Among the top 15 recipients of allocations, the Ministry of Water Resources achieved the highest implementation rate at 41.10 percent, followed by the Energy and Mineral Resources Division with 40.66 percent, and the Local Government Division with 36.91 percent.
For Islam, the health shortfall is particularly worrying given Bangladesh’s demographic outlook.
He warned, “Within 15 to 20 years, Bangladesh will gradually transition into an ageing society. Without adequate investment in health infrastructure and human resources, fiscal pressure will intensify.”
He urged authorities to view health spending through an economic lens, noting that Bangladesh maintains a low ratio of nurses and support staff compared to doctors.
“Expanding this workforce would improve service delivery while generating jobs. Health investment is not just social spending, it is also an economic strategy,” he said.
However, Islam said ADP implementation may accelerate under the newly elected political government.

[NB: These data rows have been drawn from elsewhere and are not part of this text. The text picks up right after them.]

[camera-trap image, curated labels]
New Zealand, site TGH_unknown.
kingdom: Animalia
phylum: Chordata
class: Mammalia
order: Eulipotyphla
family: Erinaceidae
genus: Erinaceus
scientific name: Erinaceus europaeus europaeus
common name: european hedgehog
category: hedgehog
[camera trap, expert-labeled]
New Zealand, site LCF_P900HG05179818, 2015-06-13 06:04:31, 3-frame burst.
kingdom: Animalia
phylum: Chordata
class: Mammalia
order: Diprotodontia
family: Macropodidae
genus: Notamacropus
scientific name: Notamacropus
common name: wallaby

A modest uptick in January offered limited encouragement. The month recorded 3.64 percent implementation of the revised ADP, marginally up from 3.55 percent in January 2024.
“As an elected party, the BNP will have to deliver on its pledges, including job creation, expanding health services, and reducing out-of-pocket costs,” Islam said.
Ashikur Rahman, principal economist at the Policy Research Institute of Bangladesh, concurred that a full-fledged political government could help strengthen ADP spending by accelerating countrywide development activities.